— Странно, — удивилась Надя. — Чем объяснить твой повышенный интерес к Шадрину?
— Ревность… Элементарная ревность!.. — отрезал Мориссон. — Когда ты дошла до Шадрина — у тебя зарделись щеки и в глазах вспыхнул какой-то особенный блеск. Мы, южане, не прощаем любимой женщине раздвоение сердца. — Прищурившись, Мориссон долго и пристально смотрел на Надю: — Мне кажется, когда-то ты его любила. Не так ли?.. Ну что ты снова вспыхнула?
Надя тихо засмеялась. В эту минуту ей было приятно, что в Мориссоне заговорило чувство ревности: значит, любит, если ревнует.
— Нет, Альберт, с Димой мы просто хорошие друзья-товарищи, — вздохнув, сказала она.
Пристально вглядываясь в фотографию, Мориссон сказал:
— Прекрасное, мужественное лицо славянина. Лицо воина и верного друга.
Надя оживилась:
— Ты колдун, Альберт. На войне он был разведчиком. Весь в орденах и медалях, несколько тяжелых ранений… А умница!..
— Познакомь меня с ним.
Эта просьба для Нади была неожиданной. Она растерялась, не зная, что ответить.
— Разве твой друг не может стать моим другом? — строго сведя брови, спросил Мориссон. Он ждал ответа.
И Надя, несколько подумав, ответила:
— Хорошо, я тебя с ним познакомлю.
— Каким образом и когда? — наступал Мориссон.
— Очень просто: позвоню ему, и мы все трое встретимся. Кстати, у меня есть причина для встречи: я до сих пор не вернула ему три тетради конспектов по философии. А он ими так дорожит.
— Где он сейчас работает? — продолжал расспрашивать Мориссон.
— Даже стыдно говорить, Альберт. У него такая работа, с которой может справиться школьница старших классов. Лаборант в институте. — Надя снова горько вздохнула. — Я случайно встретила его несколько дней назад. Худющий, осунулся, насилу узнала.
— Если другу так трудно — ему нужно помочь, — сочувственно сказал Мориссон.
— А как?
— Встретимся — увидим как. — Мориссон перевел взгляд на фотографию: — Люди с такими лицами — гордые. Они примут не всякое участие в их судьбе.
— И не от всех, — продолжила Надя.
— Ты у меня умница. Вот за это я тебя люблю еще больше…
…Этот разговор был неделю назад. Альберт не забыл его. Сегодня утром, перед тем как поехать за город, он напомнил Наде о ее обещании познакомить его с Шадриным. Надя позвонила Дмитрию, но на работе его не оказалось — сказали, что болен. Домашнего телефона у него не было.
И вот теперь снова Мориссон вспомнил Шадрина. Вначале Наде показалось, что он, убаюканный мерным кукованием кукушки, засыпает, а поэтому тихо встала, сломала ветку ольхи и принялась легонько помахивать ею над лицом Альберта, не давая сесть на него назойливому комару. Но, увидев улыбку Альберта, поняла, что он всего-навсего притворяется спящим.

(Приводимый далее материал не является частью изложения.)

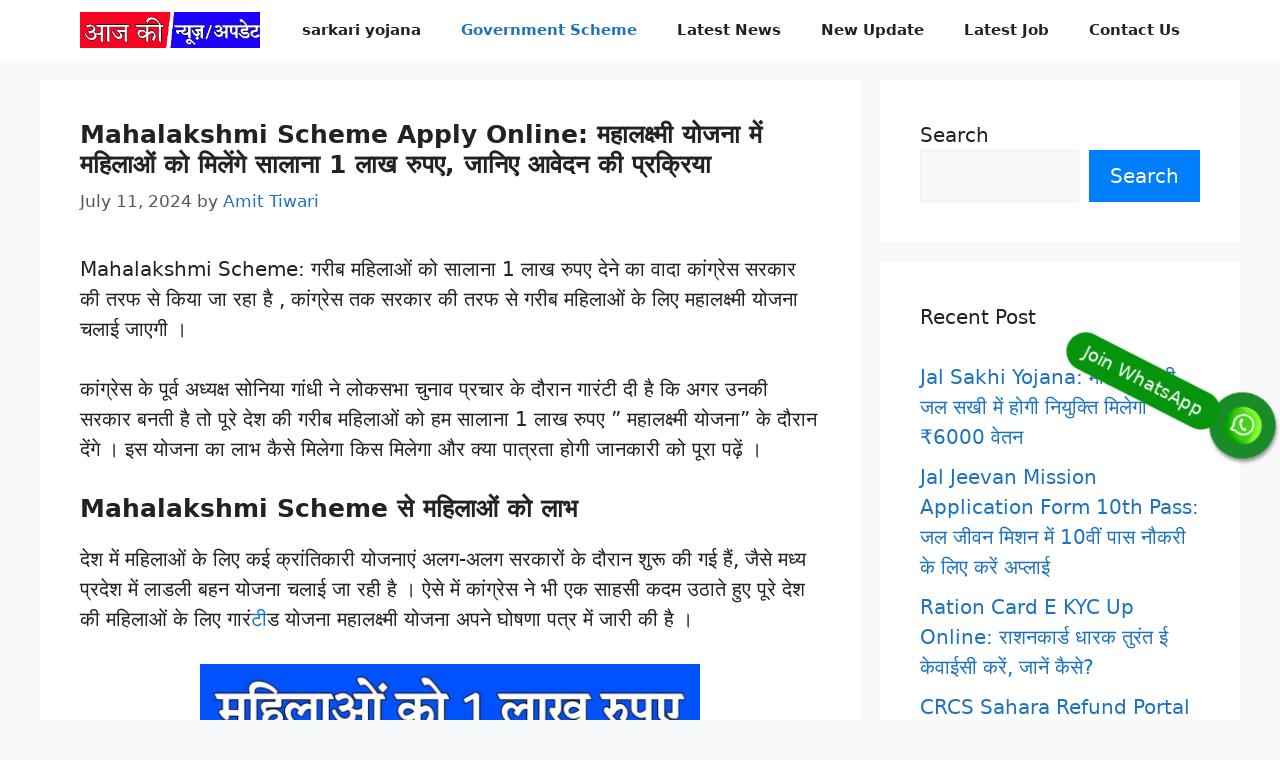

--- FILE ---
content_type: text/html; charset=utf-8
request_url: https://www.google.com/recaptcha/api2/aframe
body_size: 266
content:
<!DOCTYPE HTML><html><head><meta http-equiv="content-type" content="text/html; charset=UTF-8"></head><body><script nonce="bPntUOtKrIL0TTlK53iumw">/** Anti-fraud and anti-abuse applications only. See google.com/recaptcha */ try{var clients={'sodar':'https://pagead2.googlesyndication.com/pagead/sodar?'};window.addEventListener("message",function(a){try{if(a.source===window.parent){var b=JSON.parse(a.data);var c=clients[b['id']];if(c){var d=document.createElement('img');d.src=c+b['params']+'&rc='+(localStorage.getItem("rc::a")?sessionStorage.getItem("rc::b"):"");window.document.body.appendChild(d);sessionStorage.setItem("rc::e",parseInt(sessionStorage.getItem("rc::e")||0)+1);localStorage.setItem("rc::h",'1769007319262');}}}catch(b){}});window.parent.postMessage("_grecaptcha_ready", "*");}catch(b){}</script></body></html>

— Ты спишь? — тихо, почти шепотом, спросила Надя, касаясь волос Альберта.
— Не сплю, — не открывая глаз и не шелохнувшись, твердо ответил Мориссон. — Я думаю.
— О чем?
— О твоем друге, о Шадрине. О том, что ему плохо, а нам хорошо.
— У тебя навязчивая идея, Альберт.
— У меня хорошая память на хороших людей. Когда ты меня познакомишь с Шадриным? В Москве у меня нет друзей среди мужчин. А я хочу иметь их.
— Раз обещала, значит, познакомлю, — ответила Надя.
— Когда? — сухо прозвучал вопрос Мориссона.
— Хоть завтра.
Мориссон сладко потянулся и открыл глаза. Потом взял руку Нади и поднес ее к своим губам. Голова Нади склонилась ниже. Ее волосы, упав на лицо Альберта, щекотали его губы.
Почувствовав горячее дыхание Альберта, Надя хотела отшатнуться, встать, но какая-то сила остановила ее.
…Много раз принималась куковать кукушка. Но всякий раз, как только над лесом гудящим валом катилось эхо электропоездов, кукушка умолкала. Не умолкала только жизнь. Она трепетала в каждом листочке, в каждом цветке и былинке, звенела в тоненьком гудении пчелы, проступала в усилиях труженика-муравья, дышала родниковой прохладой Вори…
Часть третья
I
Домой идти Дмитрию не хотелось. Тошно. Опять слезы Ольги, вздохи Марии Семеновны… Хотелось остаться одному, подумать: что делать дальше?
Выйдя на улицу Горького, Дмитрий пошел вниз к Охотному ряду. В карманах — ни копейки. Не нашлось даже полтинника на метро.